◆ **Written tasks**:
1. In the Scala JSON post, what error shows up when the number is given in quotes?
2. Reproduce the stretch of the Scala JSON post from "which converts JSON" through "is valid) ?".

5

I have a Scala case class

case class Example(name: String, number: Int)

and a companion object

object Example {
  implicit object ExampleFormat extends Format[Example] {
    def reads(json: JsValue) = {
      JsSuccess(Example(
       (json \ "name").as[String],
       (json \ "number").as[Int]))
     }

     def writes(...){}
   }
}

which converts JSON to Scala object.

When JSON is valid (i.e. {"name":"name","number": 0} it works fine. However, when number is in quotes {"name":"name","number":"0"} I get an error: validate.error.expected.jsnumber.

Is there a way to implicitly convert String to Int in such a case (assuming that the number is valid) ?

4

1 回答 1

8

You can easily handle this case with the Json combinators, thanks to the orElse helper. I rewrote your json formater with the new syntax introduced by Play2.1

import play.api.libs.json._
import play.api.libs.functional.syntax._

object Example {
  // Custom reader to handle the "String number" usecase
  implicit val reader = (
    (__ \ 'name).read[String] and
    ((__ \ 'number).read[Int] orElse (__ \ 'number).read[String].map(_.toInt))

◆ **Extracted material**:

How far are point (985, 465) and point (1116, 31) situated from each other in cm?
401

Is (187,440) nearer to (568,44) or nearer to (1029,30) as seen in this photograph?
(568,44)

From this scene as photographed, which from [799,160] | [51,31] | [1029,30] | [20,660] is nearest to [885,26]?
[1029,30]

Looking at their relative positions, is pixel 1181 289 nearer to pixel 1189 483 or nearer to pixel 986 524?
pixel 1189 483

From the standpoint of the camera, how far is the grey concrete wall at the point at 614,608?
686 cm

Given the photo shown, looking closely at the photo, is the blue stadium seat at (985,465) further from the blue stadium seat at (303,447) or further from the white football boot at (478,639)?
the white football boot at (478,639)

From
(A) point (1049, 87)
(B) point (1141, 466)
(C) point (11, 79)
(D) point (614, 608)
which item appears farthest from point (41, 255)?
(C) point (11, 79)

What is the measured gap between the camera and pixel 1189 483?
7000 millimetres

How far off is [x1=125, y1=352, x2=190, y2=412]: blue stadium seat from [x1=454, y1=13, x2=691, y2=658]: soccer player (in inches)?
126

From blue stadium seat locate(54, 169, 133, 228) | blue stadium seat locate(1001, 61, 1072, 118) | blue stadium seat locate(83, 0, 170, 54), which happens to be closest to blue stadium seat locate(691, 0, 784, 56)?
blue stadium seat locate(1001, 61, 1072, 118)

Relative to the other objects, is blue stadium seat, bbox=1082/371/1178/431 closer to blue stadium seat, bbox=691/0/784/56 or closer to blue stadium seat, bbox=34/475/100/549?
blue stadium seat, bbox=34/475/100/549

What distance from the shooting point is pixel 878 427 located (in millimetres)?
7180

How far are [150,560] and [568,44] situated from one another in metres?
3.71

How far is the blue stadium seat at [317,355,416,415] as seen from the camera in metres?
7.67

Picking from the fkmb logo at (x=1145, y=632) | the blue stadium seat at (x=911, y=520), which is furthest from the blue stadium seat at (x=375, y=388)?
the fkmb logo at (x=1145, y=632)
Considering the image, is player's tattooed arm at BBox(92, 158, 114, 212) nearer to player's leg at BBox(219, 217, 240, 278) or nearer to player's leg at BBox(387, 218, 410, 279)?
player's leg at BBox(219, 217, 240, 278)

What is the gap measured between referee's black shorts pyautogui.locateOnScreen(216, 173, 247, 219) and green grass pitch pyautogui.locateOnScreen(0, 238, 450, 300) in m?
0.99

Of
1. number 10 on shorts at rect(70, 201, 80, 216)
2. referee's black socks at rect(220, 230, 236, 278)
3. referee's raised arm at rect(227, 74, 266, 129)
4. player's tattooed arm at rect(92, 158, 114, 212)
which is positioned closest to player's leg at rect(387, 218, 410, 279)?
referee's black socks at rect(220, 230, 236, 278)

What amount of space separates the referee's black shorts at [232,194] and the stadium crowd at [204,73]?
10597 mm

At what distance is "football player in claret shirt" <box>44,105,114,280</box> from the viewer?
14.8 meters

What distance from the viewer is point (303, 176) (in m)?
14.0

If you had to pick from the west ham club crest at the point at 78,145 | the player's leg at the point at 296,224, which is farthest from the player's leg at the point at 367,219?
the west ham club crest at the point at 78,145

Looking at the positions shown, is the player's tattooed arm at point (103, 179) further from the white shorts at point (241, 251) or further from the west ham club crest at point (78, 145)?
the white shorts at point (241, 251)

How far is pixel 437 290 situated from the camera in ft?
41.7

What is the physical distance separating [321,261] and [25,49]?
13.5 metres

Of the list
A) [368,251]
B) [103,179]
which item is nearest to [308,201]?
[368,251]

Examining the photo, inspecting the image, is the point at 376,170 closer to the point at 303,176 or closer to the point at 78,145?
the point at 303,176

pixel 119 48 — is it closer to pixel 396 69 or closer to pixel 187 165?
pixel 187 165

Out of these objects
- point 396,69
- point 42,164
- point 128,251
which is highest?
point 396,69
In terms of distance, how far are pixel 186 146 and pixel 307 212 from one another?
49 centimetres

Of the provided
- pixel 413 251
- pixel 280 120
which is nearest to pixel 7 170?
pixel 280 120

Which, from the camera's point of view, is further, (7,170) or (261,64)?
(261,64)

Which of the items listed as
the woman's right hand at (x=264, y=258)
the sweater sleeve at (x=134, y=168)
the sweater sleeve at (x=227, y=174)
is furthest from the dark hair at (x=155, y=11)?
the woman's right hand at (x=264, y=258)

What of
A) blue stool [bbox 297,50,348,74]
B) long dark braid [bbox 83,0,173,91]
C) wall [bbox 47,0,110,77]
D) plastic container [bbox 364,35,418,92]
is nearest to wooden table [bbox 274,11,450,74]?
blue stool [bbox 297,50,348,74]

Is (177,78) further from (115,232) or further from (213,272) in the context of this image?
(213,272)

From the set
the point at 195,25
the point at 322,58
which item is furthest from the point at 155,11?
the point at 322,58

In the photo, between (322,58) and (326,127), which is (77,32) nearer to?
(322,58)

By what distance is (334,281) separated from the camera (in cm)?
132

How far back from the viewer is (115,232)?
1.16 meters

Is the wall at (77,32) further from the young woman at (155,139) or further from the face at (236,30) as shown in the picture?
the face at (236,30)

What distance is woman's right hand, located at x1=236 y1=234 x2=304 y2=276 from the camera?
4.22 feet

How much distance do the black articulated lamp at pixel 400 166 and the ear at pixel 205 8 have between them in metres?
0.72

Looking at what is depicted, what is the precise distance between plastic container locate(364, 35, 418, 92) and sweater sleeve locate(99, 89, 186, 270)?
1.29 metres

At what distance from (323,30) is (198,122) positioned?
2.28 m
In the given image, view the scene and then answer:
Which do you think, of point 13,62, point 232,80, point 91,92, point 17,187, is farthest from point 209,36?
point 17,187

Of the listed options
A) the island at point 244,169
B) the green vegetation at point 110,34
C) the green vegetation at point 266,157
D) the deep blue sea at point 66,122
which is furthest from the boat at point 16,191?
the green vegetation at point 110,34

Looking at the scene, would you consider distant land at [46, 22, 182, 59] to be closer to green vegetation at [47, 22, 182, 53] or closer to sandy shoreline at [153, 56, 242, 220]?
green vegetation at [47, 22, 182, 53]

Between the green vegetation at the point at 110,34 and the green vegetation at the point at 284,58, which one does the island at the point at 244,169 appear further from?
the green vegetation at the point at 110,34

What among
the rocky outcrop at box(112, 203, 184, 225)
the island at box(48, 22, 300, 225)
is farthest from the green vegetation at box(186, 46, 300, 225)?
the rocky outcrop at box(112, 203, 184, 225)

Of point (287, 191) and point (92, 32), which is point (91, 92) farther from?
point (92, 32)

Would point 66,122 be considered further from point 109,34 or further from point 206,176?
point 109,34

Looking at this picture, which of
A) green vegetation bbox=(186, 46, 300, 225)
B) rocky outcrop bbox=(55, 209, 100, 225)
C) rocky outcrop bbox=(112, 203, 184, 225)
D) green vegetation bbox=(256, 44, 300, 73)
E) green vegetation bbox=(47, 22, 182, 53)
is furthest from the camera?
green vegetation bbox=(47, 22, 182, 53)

◆ **The responses**:
1. validate.error.expected.jsnumber

2.
which converts JSON to Scala object.

When JSON is valid (i.e. {"name":"name","number": 0} it works fine. However, when number is in quotes {"name":"name","number":"0"} I get an error: validate.error.expected.jsnumber.

Is there a way to implicitly convert String to Int in such a case (assuming that the number is valid) ?